Das Problem des Kanzlers und der gesamten Republik ist jedoch, dass die Probleme wesentlich vielschichtiger sind. Bei der Flüchtlingskrise ließ sich die Sache mit Grenzschließungen wirkungsvoll erledigen. Bei der Coronakrise ließ sich durch den Shutdown ein Problem lösen (nämlich die ungebremste Ausbreitung des Virus mit einem Zusammenbruch des Gesundheitssystems und tausenden Toten); zugleich sind aber genau damit viele andere entstanden, die noch offen sind.

Vor diesem Hintergrund ist es fast schon selbstbeschädigend, wenn Kurz davon spricht, dass Österreich gut dastehe: Dem mögen diejenigen zustimmen, die gesund geblieben und alles behalten haben.

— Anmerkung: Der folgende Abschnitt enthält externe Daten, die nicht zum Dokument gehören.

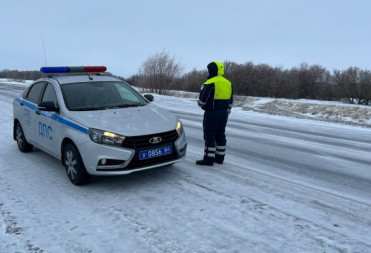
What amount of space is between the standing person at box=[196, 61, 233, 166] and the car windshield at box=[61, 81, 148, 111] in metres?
1.23

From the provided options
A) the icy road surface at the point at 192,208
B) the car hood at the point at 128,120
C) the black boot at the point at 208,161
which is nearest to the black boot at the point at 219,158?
the icy road surface at the point at 192,208

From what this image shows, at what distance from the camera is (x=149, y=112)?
5.35 m

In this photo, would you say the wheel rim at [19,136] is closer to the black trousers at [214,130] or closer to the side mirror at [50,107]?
the side mirror at [50,107]

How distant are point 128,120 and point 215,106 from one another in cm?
169

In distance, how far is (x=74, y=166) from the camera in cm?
476

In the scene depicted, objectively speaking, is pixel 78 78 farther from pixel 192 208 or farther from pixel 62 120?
pixel 192 208

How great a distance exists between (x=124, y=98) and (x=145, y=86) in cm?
2953

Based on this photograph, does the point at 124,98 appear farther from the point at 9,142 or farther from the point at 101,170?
the point at 9,142

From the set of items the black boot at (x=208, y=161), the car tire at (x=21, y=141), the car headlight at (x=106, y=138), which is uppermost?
the car headlight at (x=106, y=138)

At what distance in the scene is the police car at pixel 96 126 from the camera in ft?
14.6

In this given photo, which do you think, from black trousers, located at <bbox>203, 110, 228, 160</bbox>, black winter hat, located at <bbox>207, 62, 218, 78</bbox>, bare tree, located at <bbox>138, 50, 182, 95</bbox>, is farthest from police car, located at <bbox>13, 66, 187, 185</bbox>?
bare tree, located at <bbox>138, 50, 182, 95</bbox>

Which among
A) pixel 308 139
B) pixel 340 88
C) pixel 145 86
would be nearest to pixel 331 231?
pixel 308 139

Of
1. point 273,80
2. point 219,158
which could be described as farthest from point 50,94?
point 273,80

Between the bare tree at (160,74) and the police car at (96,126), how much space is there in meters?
28.2
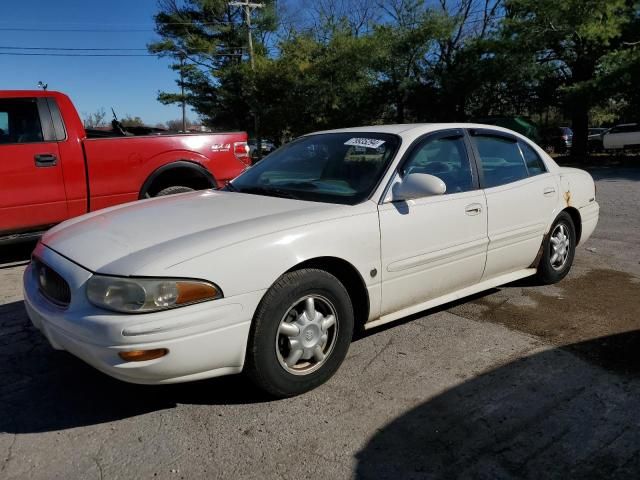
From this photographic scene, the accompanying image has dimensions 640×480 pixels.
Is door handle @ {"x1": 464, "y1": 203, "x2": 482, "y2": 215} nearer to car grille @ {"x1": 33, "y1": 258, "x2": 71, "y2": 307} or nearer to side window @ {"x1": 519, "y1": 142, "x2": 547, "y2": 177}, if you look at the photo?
side window @ {"x1": 519, "y1": 142, "x2": 547, "y2": 177}

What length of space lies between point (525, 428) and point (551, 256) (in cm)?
250

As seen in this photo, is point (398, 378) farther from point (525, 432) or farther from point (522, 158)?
point (522, 158)

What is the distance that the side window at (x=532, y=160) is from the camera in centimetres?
461

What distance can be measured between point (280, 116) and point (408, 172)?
1029 inches

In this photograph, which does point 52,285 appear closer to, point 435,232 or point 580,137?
point 435,232

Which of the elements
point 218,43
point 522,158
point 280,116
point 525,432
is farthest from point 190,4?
point 525,432

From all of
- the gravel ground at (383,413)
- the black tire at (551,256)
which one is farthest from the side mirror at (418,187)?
the black tire at (551,256)

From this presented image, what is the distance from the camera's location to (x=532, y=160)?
4.68 metres

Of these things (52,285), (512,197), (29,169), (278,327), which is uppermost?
(29,169)

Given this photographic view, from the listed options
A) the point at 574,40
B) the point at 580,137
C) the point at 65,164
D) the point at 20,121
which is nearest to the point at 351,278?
the point at 65,164

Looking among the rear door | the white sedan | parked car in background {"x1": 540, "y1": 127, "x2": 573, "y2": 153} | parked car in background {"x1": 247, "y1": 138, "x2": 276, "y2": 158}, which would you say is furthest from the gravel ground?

Es ist aber eine echte Zumutung für die vielen, die zwar nicht erkrankt, aber ihren Job verloren haben; oder die Unternehmer, die keine Ahnung haben, ob es ein Morgen gibt; oder als Künstler nicht mehr auftreten und daher auch kein Geld mehr verdienen können; oder als Selbstständige ohne Aufträge und damit ebenfalls ohne Einkünfte dastehen; oder auch jene, denen aus den Reihen der Genannten zwar Hilfe versprochen worden ist, die nun aber bei irgendwelchen Bestimmungen und Wirtschaftskammerbürokratien anstehen und daher nicht mehr ein und nicht mehr aus wissen, um es ganz vorsichtig zu formulieren.

Sebastian Kurz hat im März einmal von der größten Herausforderung seit dem Zweiten Weltkrieg gesprochen. Heute erweckt er den Eindruck, zu glauben, sie bewältigt zu haben und jetzt politisch abräumen zu können. Das ist jedoch ein Irrtum. Die Krise geht erst los.